## [Exercise aim]
When you reach the line containing "Electronic cigarette and" in the entries below, start writing out each line exactly, and stop after the line containing "Beautiful trees, mountains".

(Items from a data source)
▬▬▬▬▬▬▬▬▬▬

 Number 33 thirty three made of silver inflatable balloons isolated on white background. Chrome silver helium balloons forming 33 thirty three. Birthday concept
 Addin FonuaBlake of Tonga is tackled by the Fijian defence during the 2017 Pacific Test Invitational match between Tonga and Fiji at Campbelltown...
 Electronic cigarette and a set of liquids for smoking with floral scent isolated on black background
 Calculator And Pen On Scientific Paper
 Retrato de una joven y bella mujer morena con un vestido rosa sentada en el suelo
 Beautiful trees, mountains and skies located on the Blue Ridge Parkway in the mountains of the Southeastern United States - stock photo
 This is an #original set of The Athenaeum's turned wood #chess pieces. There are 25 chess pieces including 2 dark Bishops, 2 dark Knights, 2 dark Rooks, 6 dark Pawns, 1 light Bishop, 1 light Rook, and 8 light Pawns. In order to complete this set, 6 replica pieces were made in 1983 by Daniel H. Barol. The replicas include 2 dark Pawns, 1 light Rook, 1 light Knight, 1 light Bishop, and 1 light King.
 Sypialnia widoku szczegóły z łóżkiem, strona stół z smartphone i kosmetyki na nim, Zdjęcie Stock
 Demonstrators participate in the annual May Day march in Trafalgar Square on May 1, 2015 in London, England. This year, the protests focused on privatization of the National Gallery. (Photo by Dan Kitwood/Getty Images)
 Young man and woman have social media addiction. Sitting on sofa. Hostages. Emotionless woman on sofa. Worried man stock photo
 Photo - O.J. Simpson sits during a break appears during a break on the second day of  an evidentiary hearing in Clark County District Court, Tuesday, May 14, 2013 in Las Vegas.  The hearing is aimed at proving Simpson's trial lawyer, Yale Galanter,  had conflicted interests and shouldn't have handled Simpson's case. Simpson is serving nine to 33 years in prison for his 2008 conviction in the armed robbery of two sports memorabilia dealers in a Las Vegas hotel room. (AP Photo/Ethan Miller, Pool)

▬▬▬▬▬▬▬▬▬▬

## [Reply to the exercise]
 Electronic cigarette and a set of liquids for smoking with floral scent isolated on black background
 Calculator And Pen On Scientific Paper
 Retrato de una joven y bella mujer morena con un vestido rosa sentada en el suelo
 Beautiful trees, mountains and skies located on the Blue Ridge Parkway in the mountains of the Southeastern United States - stock photo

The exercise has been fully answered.